Commitments thus far by States party to the Paris Agreement on climate change fall far short of the goal of limiting global warming to 1.5°C, the United Nations warned on Friday in an assessment report.
The report, released ahead of the 26th UN Conference on Climate Change (COP26) to be held in Glasgow, Scotland, in six weeks’ time, “shows that the world is on a catastrophic pathway to 2.7°C of heating,” UN Secretary-General Antonio Guterres said.
The goal of the 2015 Paris Agreement is to keep global warming under +2°C compared to pre-industrial levels and, if possible, under +1.5°C. “Failure to meet this goal will be measured in the massive loss of lives and livelihoods,” Guterres warned, urging all governments to come up with more ambitious commitments.

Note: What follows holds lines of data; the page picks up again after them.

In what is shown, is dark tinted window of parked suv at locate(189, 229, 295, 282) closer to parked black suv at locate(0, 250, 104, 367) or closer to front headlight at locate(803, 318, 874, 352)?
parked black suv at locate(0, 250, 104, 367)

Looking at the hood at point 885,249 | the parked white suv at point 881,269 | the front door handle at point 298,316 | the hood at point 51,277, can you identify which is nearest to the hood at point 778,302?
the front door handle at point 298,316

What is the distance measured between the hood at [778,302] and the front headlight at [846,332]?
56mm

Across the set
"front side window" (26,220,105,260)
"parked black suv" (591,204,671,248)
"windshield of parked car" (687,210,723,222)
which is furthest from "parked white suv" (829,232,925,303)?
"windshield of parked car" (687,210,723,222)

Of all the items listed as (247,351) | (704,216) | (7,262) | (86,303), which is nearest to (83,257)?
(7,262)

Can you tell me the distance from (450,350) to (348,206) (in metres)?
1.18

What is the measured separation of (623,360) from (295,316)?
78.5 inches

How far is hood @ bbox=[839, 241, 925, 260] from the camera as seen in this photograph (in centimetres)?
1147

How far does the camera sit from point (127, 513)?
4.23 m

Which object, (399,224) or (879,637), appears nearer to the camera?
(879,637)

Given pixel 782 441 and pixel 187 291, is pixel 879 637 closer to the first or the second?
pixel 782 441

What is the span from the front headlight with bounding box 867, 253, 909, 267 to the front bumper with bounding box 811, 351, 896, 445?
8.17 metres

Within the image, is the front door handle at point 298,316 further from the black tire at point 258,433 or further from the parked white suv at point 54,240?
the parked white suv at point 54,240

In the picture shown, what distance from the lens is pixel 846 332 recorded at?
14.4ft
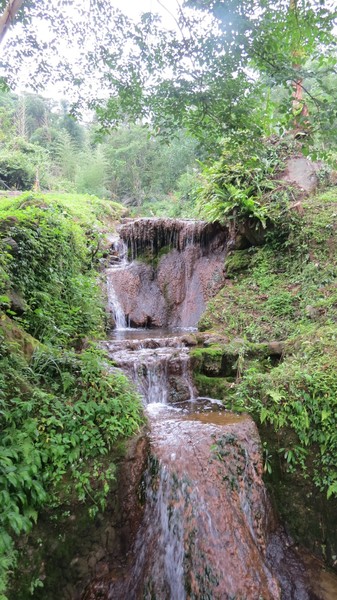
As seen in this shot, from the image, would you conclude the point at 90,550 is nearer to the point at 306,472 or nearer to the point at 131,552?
the point at 131,552

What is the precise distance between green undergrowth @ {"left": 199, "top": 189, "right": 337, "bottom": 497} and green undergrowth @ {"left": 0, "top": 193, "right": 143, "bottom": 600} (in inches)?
74.0

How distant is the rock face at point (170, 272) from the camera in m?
9.59

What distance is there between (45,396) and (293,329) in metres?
4.67

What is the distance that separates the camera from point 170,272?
1024 centimetres

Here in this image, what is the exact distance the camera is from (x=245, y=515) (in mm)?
3824

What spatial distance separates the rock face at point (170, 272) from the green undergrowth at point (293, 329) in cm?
91

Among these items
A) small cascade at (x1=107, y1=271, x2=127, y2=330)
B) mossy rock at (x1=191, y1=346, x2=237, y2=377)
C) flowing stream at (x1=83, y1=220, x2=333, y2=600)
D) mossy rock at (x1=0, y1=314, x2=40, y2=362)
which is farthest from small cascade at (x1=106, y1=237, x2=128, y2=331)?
mossy rock at (x1=0, y1=314, x2=40, y2=362)

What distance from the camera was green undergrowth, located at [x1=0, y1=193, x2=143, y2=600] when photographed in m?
2.94

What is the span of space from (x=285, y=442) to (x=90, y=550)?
8.35ft

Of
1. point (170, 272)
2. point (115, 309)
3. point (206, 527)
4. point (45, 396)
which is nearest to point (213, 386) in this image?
point (206, 527)

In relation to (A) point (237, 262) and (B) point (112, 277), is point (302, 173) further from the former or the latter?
(B) point (112, 277)

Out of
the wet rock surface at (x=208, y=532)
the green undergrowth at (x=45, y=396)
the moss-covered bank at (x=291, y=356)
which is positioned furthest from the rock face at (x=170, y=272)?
the wet rock surface at (x=208, y=532)

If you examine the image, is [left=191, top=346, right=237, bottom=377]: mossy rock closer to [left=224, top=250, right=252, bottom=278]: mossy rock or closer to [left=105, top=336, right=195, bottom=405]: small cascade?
[left=105, top=336, right=195, bottom=405]: small cascade

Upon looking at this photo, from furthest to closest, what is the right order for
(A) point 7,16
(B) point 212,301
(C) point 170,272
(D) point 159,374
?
1. (C) point 170,272
2. (B) point 212,301
3. (D) point 159,374
4. (A) point 7,16
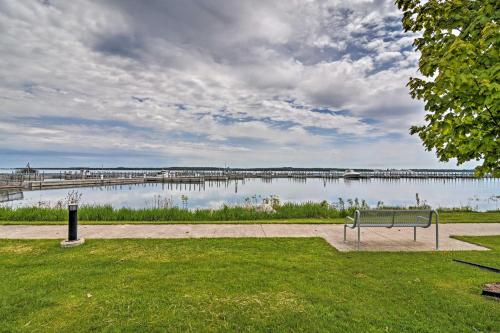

Under the Agreement, each country should have revised its “nationally determined contribution” (NDC) by the end of 2020. However, up to 30 July 2021, only 113 countries – accounting for less than half (49%) of global greenhouse gas emissions – had submitted their revised contributions.
The revised commitments of this group of 113 countries, which include the United States and the European Union’s 27 members, would reduce their emissions by 12% compared to 2010 levels.
However, despite this “glimmer of hope,” the overall picture remains bleak, according to the Executive Secretary of the UN Framework Convention on Climate Change (UNFCCC), Patricia Espinosa, who warned that, generally, greenhouse gas emission figures are “heading in the wrong direction.”
If the 191 States party to the Paris Agreement were to deliver on their current NDCs, whether these have been revised or not, emissions would increase by 16% by 2030 compared to 2010, whereas they need to be reduced by 40% by 2030 to remain on target for keeping the global rise in temperature under 1.5°C or by 25% to keep it under 2°C.
The 16% increase could cause global temperatures to rise by about 2.7°C by the end of the century, and each fraction of a degree of additional heat multiplies the dramatic consequences of global warming, the UN notes.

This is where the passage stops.